Much to my own chagrin, there are no signs of me stopping doing “the music thing” anytime soon. I just keep joining/starting new bands and getting thirstier and thirstier for the road. Of course I insist on playing difficult music that only niche audiences are ever going to like, so it’s not like anyone is chomping at the bit to be my booking agent and bust their ass to make 10% of the $60 that we guilted indifferent punks into ponying up for the show each night. No, that burden falls squarely on the shoulders of me and my bandmates. Touring might be magical, but BOOKING tours is tedious, mundane, and soul-crushing.

There is a fun component of booking, where you become a detective sleuthing around another city’s music scene via Facebook pages, venue calendars, and alt-weekly blogs to find the cool bands, venues, and promoters in a given town. I’ve actually found some of my favorite bands via this process, but the frustration sets in when you attempt to contact these “artists” and find out that every insulting stereotype about musicians being lazy flakes is COMPLETELY FUCKING TRUE. My life is an endless marathon of sending carefully worded messages to bands that get marked as “seen” but never responded to. A curt “no” is always much more appreciated than complete silence, because then I know to move on, instead of waiting for a reply just in case they’ll get back to me the next day.

----

--- EXERCISE TASKS ---
1) In the piece on booking band tours, what kind of reply does the writer value more than complete silence?
2) Carry on the piece about booking band tours, picking up after its final sentence.

--- RECORDED DATA ---
----

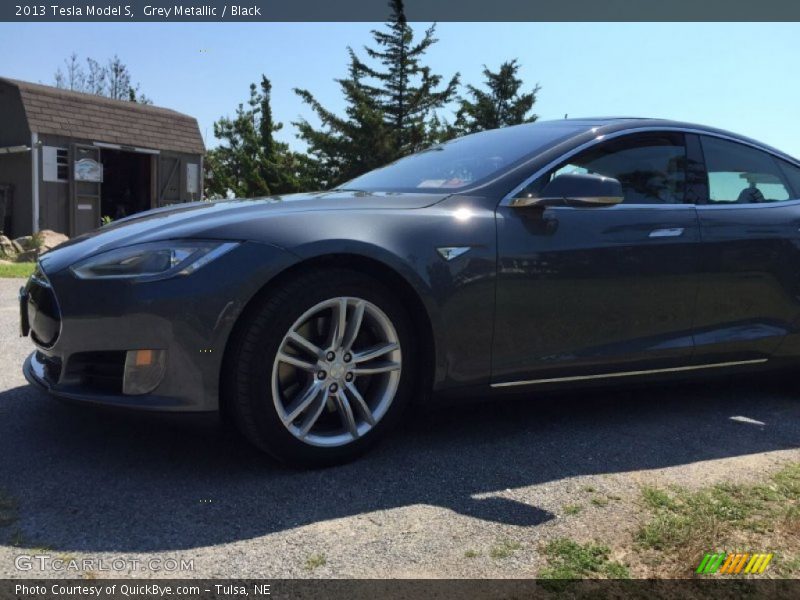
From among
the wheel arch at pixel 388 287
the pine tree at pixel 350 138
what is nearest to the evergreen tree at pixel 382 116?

----

--- RESPONSES IN ORDER ---
1) A curt "no."

2)
If you hit up a venue, the venue asks if you have any local bands booked. If you hit up bands, they ask if you have a venue booked. If you hit up a promoter, they’re often too swamped with shows to help out your weird-ass band that is stupidly trying to tour in August, the busiest time of year for DIY touring.

But it’s not all bad – I’m making connections with other weirdos all across the country, and it’s gratifying when a band you admire actually instantly says they think you’re cool and wants to play with you. It also gets easier the more you do it because you make a connection here, a connection there, and eventually you’re only a degree or two separated from someone who organizes shows in any given region. It helps if you return the favor and put on shows for touring bands back in your home city, too.

Now in Friday Flush format –

GOOD: Making new friends across the country.
BAD:     Me – “halp me wit show pls, i luv u” 

Them- “ seen Thursday at 10:17 AM”

UGLY: It’s summer which means it’s muggy af in Minnesota which means it’s eternal swamp-ass season for full-time cyclists like myself.

YOUR TURN NOW, ‘SUP Y’ALL????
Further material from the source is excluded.